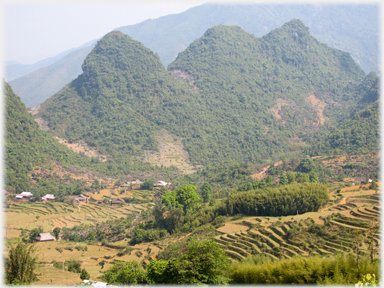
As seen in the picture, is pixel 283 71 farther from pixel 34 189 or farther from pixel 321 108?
pixel 34 189

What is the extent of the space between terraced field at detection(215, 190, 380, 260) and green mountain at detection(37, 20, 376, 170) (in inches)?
1566

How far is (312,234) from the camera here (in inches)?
779

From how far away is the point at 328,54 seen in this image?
97875 millimetres

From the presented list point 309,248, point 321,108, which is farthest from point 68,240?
point 321,108

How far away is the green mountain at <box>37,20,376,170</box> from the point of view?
66.7m

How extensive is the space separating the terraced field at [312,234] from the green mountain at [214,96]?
Answer: 130 ft

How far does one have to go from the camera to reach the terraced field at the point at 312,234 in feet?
59.4

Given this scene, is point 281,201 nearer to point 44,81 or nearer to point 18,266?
point 18,266

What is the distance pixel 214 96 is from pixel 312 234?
62.8m

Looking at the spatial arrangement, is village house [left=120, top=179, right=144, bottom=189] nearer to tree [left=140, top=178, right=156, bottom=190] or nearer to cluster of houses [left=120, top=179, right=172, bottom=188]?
cluster of houses [left=120, top=179, right=172, bottom=188]

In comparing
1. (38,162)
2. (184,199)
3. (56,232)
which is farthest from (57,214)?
(184,199)

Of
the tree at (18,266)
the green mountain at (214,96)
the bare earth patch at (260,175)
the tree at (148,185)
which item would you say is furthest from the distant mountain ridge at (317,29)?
the tree at (18,266)

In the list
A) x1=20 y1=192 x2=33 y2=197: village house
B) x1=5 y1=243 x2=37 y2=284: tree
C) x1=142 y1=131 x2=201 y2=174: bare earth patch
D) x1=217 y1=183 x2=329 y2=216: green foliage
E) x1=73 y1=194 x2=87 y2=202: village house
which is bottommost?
x1=142 y1=131 x2=201 y2=174: bare earth patch

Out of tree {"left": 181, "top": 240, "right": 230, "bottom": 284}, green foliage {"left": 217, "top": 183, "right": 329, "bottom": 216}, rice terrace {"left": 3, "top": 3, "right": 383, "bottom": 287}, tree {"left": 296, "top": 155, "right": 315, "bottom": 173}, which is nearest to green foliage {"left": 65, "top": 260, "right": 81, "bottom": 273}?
rice terrace {"left": 3, "top": 3, "right": 383, "bottom": 287}
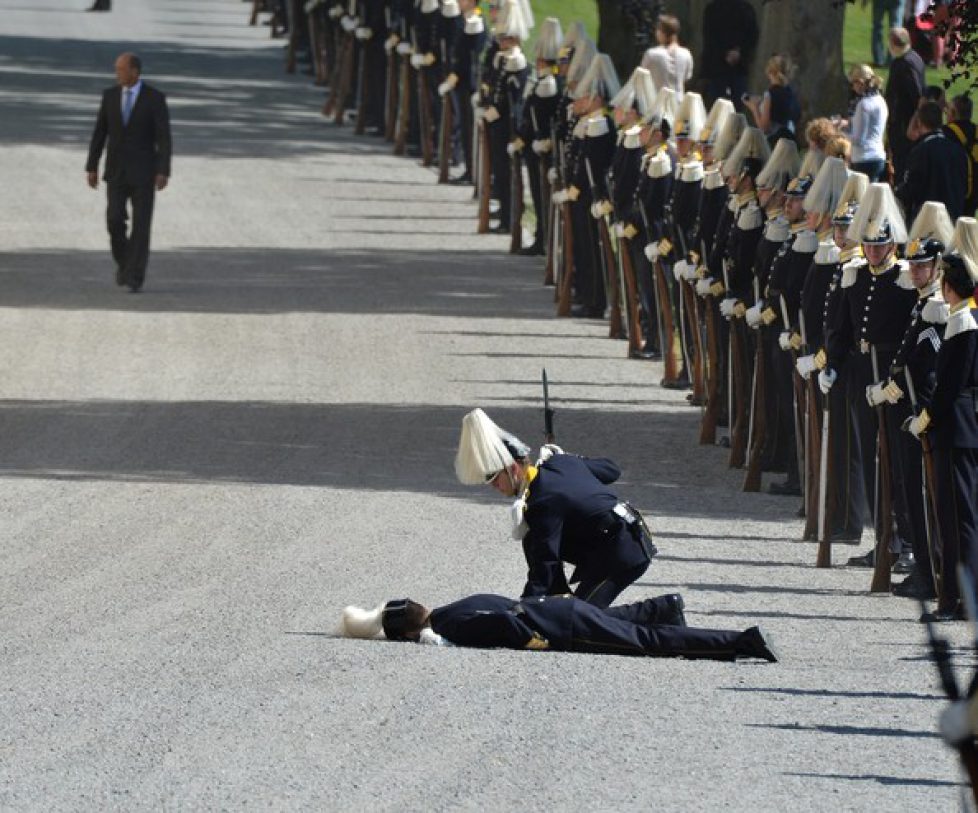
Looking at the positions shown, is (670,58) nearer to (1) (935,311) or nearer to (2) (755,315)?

(THE TASK): Recast everything from the start of the listing down to the line containing "97875 millimetres" as a JSON list of strings, one string per line and no blank lines, leaving out the pictures.

(EXERCISE RESULT):
[
  "As seen in the picture, is pixel 283 71 farther from pixel 34 189 or farther from pixel 321 108?",
  "pixel 34 189",
  "What is the extent of the space between terraced field at detection(215, 190, 380, 260) and green mountain at detection(37, 20, 376, 170) (in inches)?",
  "1566",
  "How far is (312,234) from the camera here (in inches)?",
  "779",
  "From how far away is the point at 328,54 seen in this image?",
  "97875 millimetres"
]